May 2009








Lights, Camera, Reality


Contributed by Lana Dubovik, Hospitality Atelier, Los Angeles


Cannes, France, May 21, 2009. Greetings from the glamorous Red Carpet Riviera of the Cannes International Film Festival. The atmosphere of the 62nd year of this spectacular tradition was expected to be a “toned-down” and elegant version of prior years.


As in the past, tourists and paparazzi packed the Croisette trying to catch a glimpse of Penelope, Brad and Quentin during a closely-guarded brunch on the Carlton Terrace or climbing the steps of the Palais for their back tie premieres. Meanwhile, down the street other vedettes kept busy with “high brow” make up sessions at the Hotel Martinez.

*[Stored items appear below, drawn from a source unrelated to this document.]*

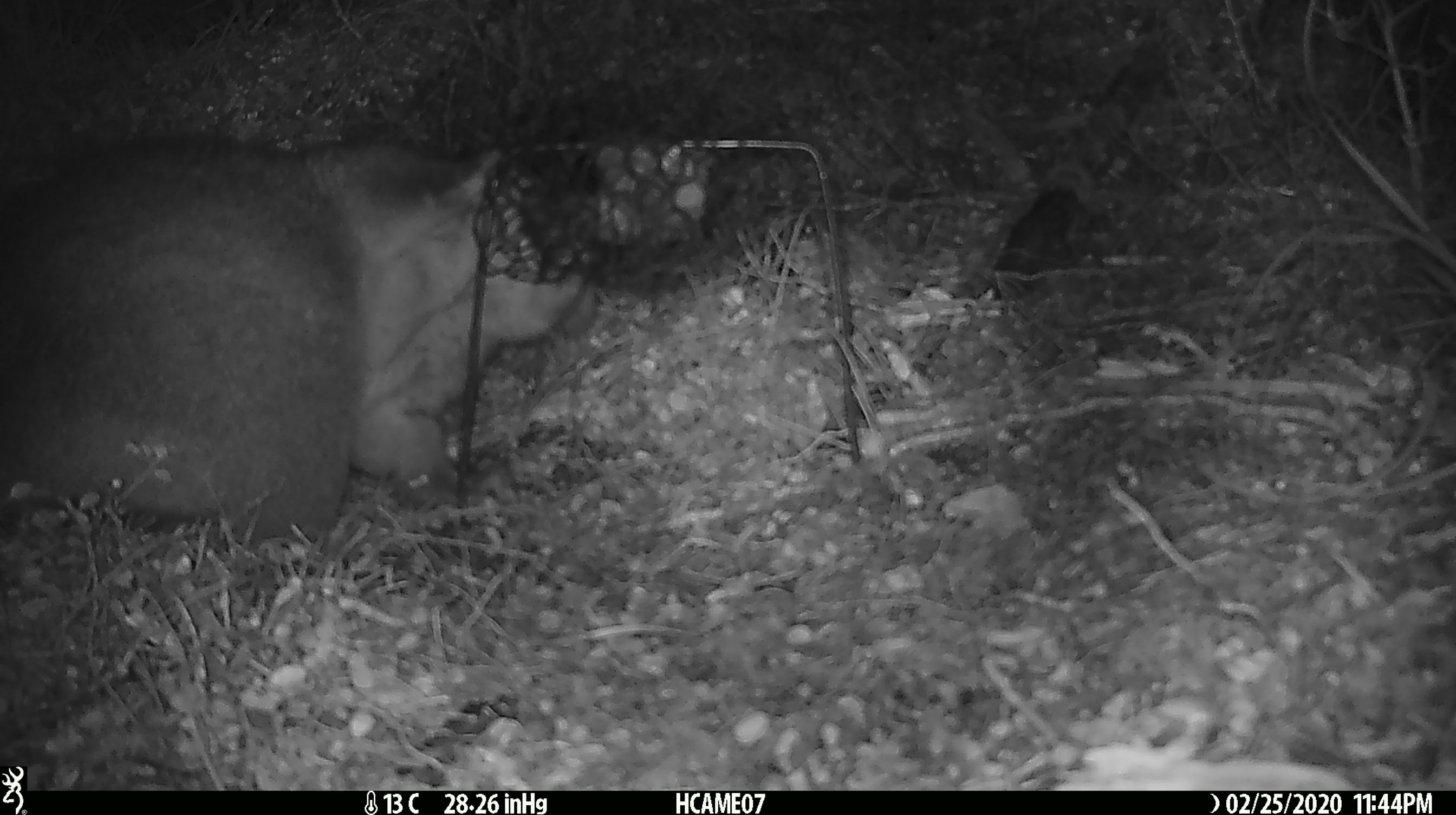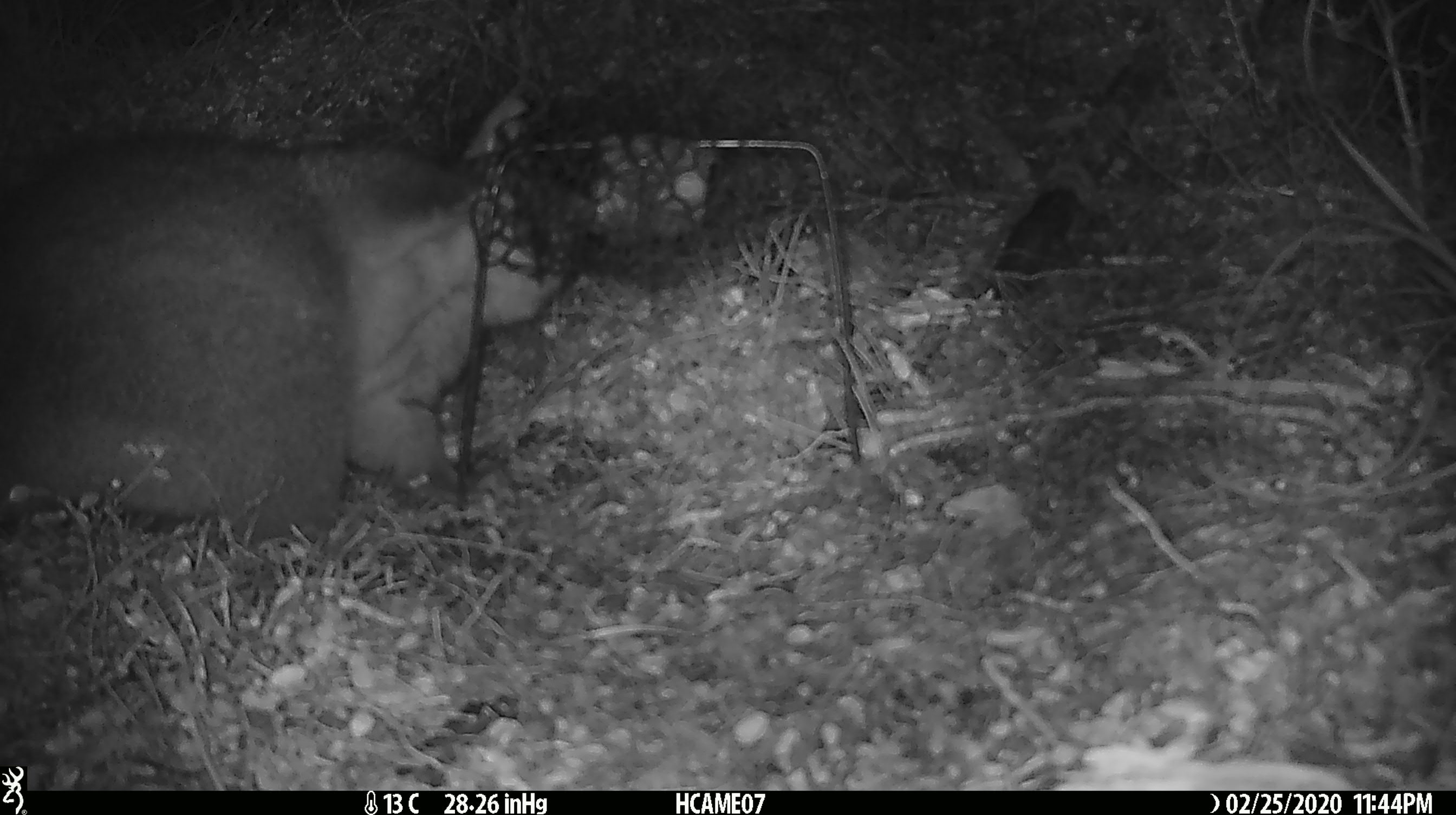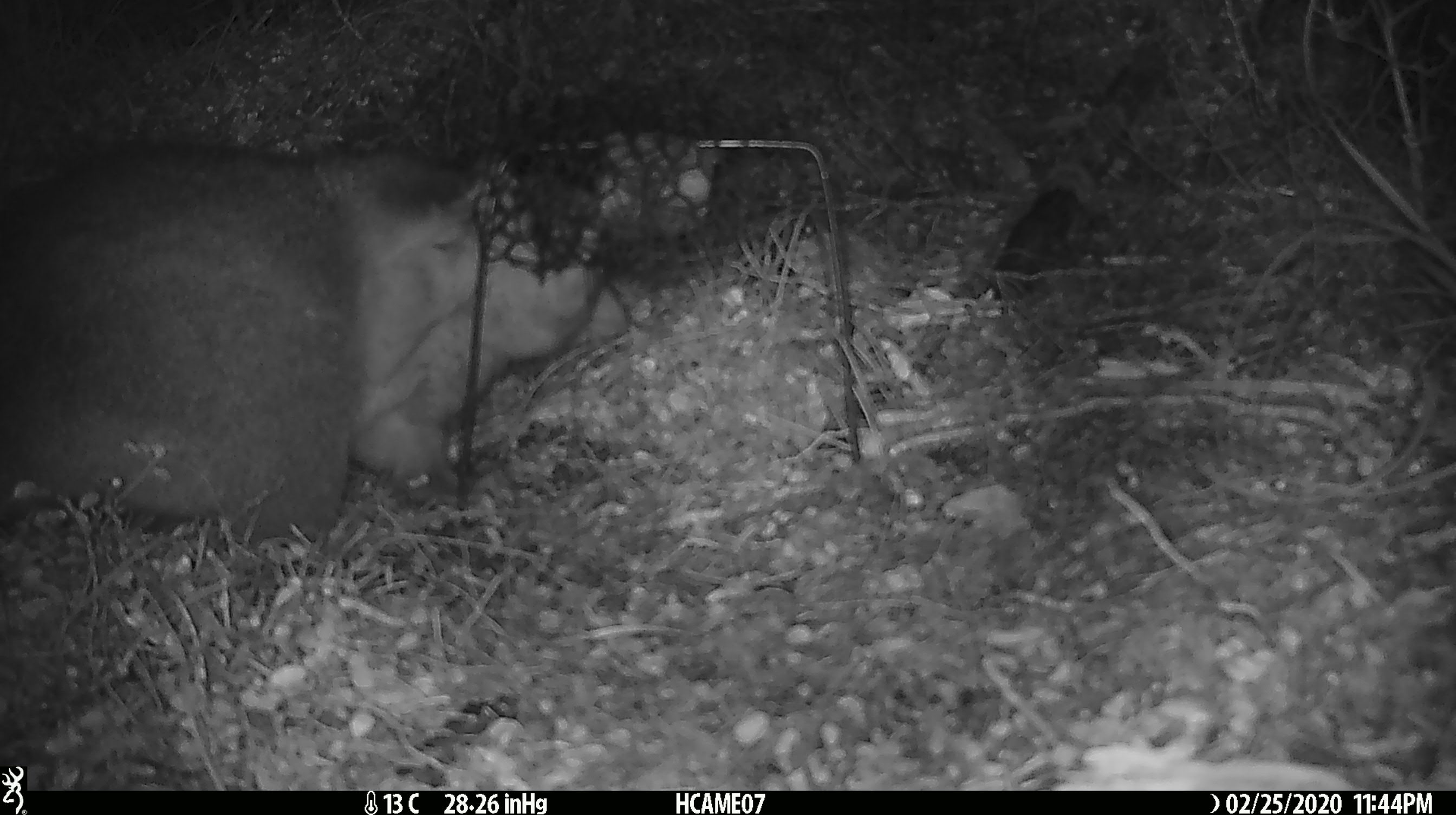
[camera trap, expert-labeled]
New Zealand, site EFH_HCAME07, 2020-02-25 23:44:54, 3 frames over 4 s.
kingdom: Animalia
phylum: Chordata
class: Mammalia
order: Diprotodontia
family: Phalangeridae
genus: Trichosurus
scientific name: Trichosurus vulpecula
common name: common brushtail possum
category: possum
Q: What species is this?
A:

However, this would be a first for several of the major seafront “liners”, like the re-flagged Palais Stephanie (formerly Noga Hilton), which were forced to bend their traditional 10–12 night minimum stay requirements and bring back room rates reminiscent of the Titanic years. Some of the guests, who in the past would not trade proximity to the Festival for a palatable rate, ventured off to discover new properties outside of Cannes, like the Four Seasons Provence at Terre Blanche, a 40 minute drive from the heart of the festivities.

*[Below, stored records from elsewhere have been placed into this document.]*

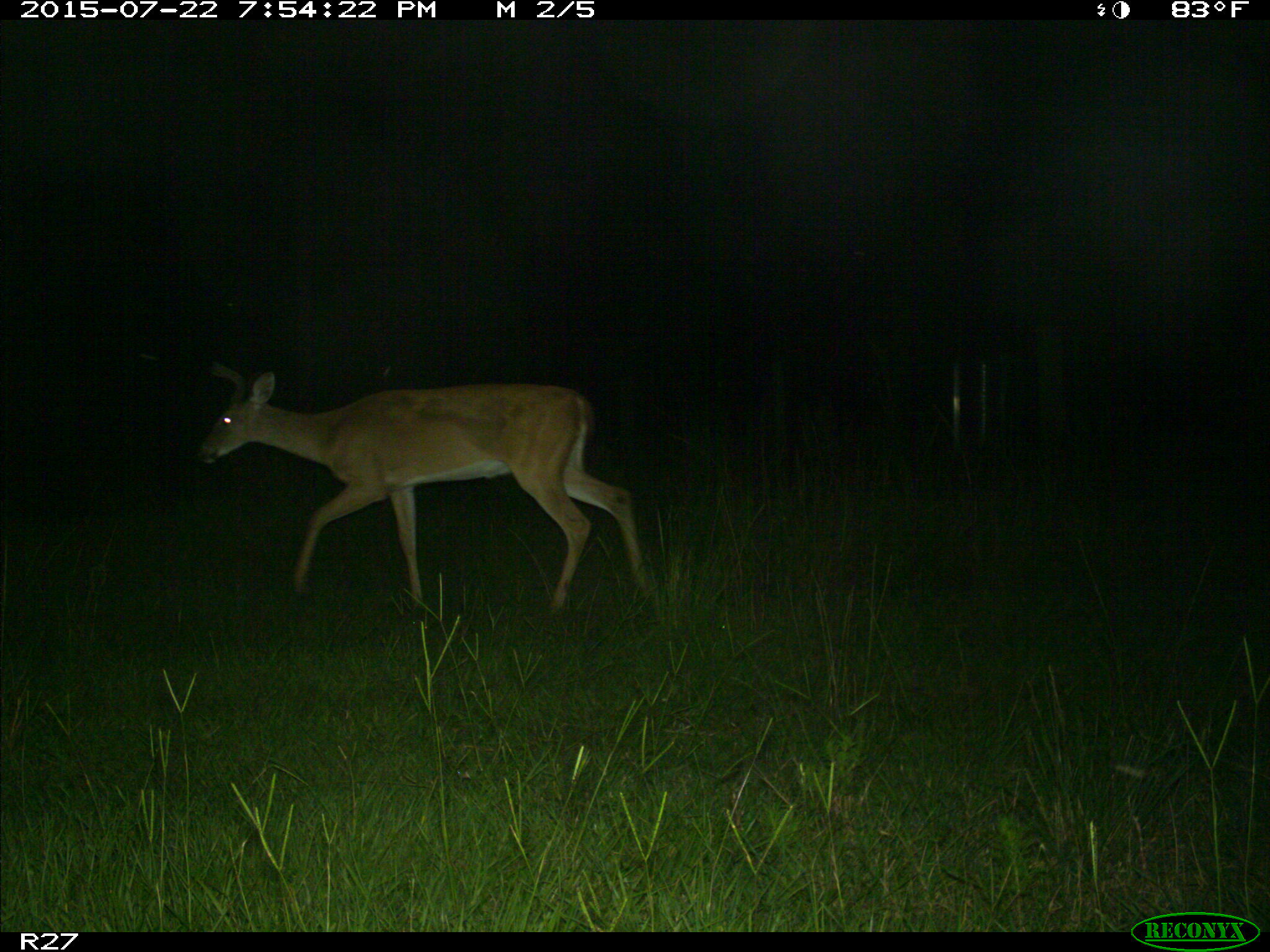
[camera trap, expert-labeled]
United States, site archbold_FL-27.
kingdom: Animalia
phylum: Chordata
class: Mammalia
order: Artiodactyla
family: Cervidae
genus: Odocoileus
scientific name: Odocoileus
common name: deer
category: unidentified deer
Unidentified deer (deer) (Odocoileus).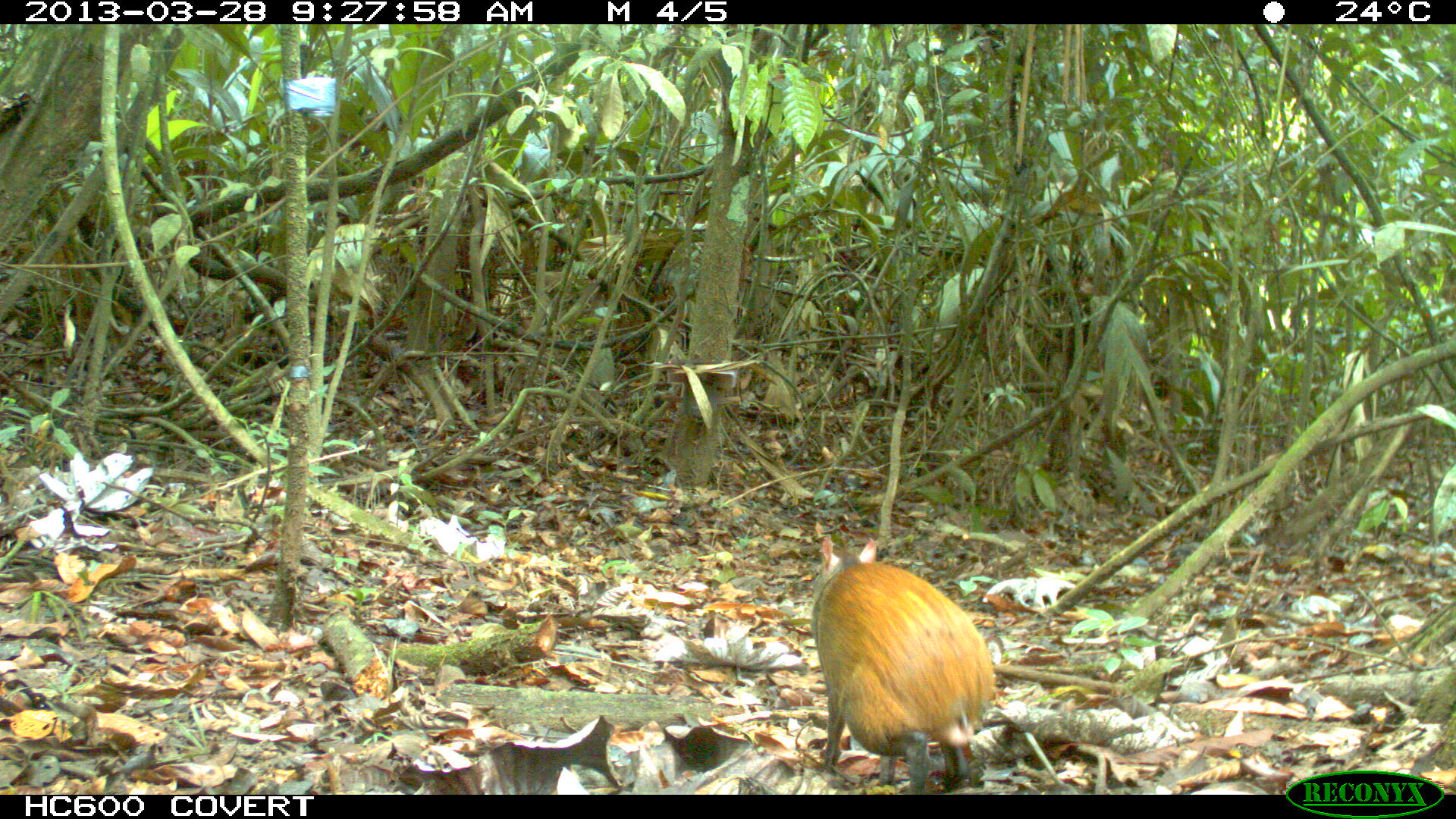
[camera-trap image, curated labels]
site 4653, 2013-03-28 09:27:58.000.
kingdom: Animalia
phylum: Chordata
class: Mammalia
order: Rodentia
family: Dasyproctidae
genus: Dasyprocta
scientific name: Dasyprocta leporina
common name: red-rumped agouti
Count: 1.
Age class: adult.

At the nearby Club 55 in St. Tropez, all tables were full with globe-trotting jet-setters but the yachts were fewer (or just smaller?) as were the orders of Cristal quenching the thirst of the “A-list” crowd.


You could see “la crise” in the scaled-down billboards along the Croisette, as well as the abbreviated attendance of market execs. Yes, behind the glitz and glamour actual work gets done as studios premiere their summer blockbusters, while independent producers and sales agents endeavor to pre-sell next year’s hits. In times like these, much as with hotel developments, movie projects get “frozen” or reconfigured, pending financial recovery. Even the most veteran players are being extremely selective, looking only for films with major theatrical upside, such as the new 3D sensation, “Around the World in 50 Years”, and Sacha Baron Cohen’s upcoming “Bruno”.

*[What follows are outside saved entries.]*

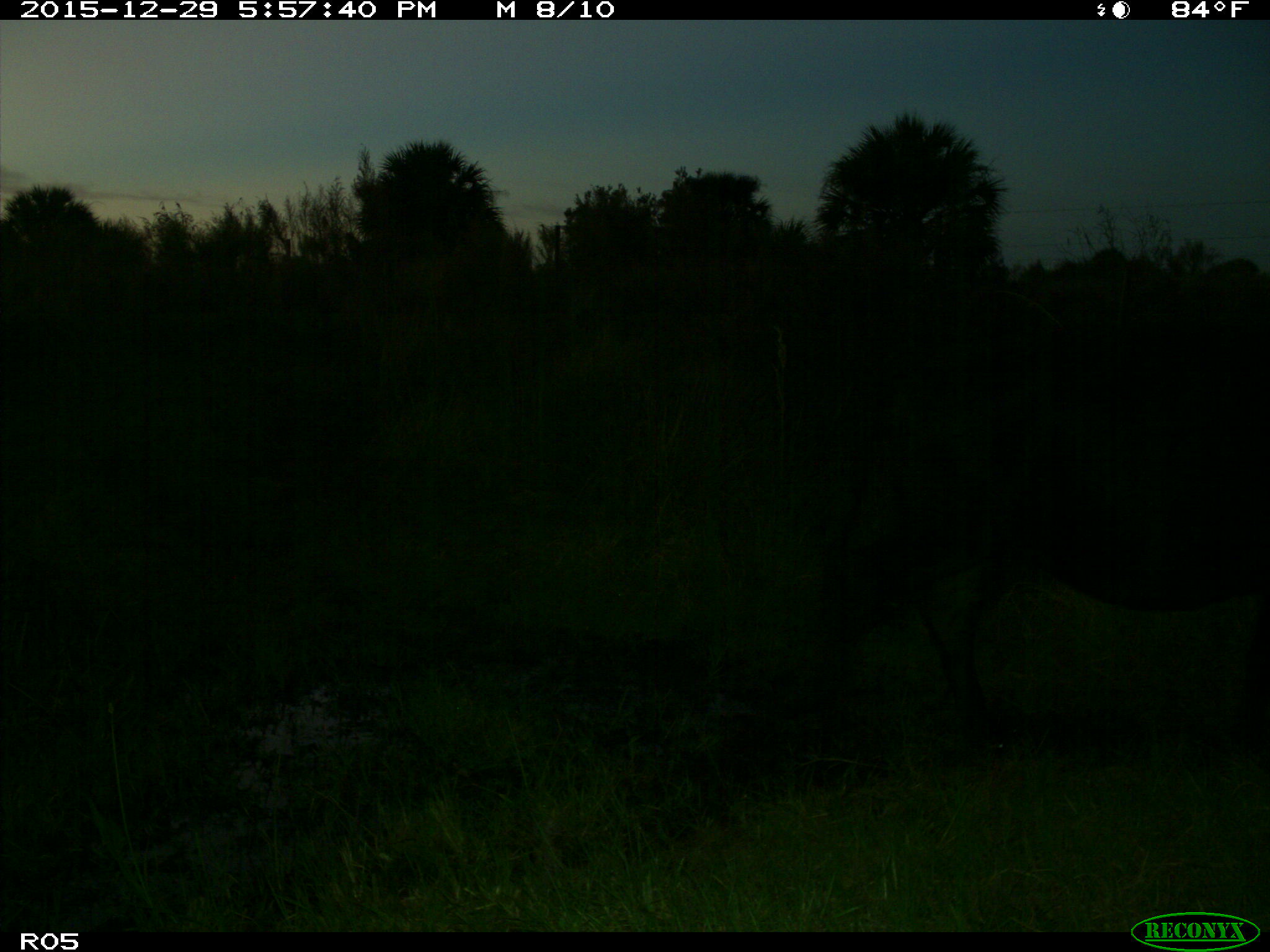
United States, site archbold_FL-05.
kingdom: Animalia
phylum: Chordata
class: Mammalia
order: Artiodactyla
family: Bovidae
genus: Bos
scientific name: Bos taurus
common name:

When the market is “hot” the radar is high, and filmmakers and hoteliers alike confidently partake in strategies that may or may not be cost-effective. Today’s economic “detox” eliminates any ambition that may be more ego than ROI-driven, which, in dietary terms, is a healthy exercise. We have yet to see the outcome of these humbling times on the year-over-year hotel performance in the Côte d’Azur, but one thing is certain: the lessons of recovery for even the most iconic institutions will force us to embrace change and bring back common sense and responsibility. Touche to that!


Lana Dubovik, Principal of Hospitality Atelier, a revenue-generating hotel Sales & Marketing consulting firm.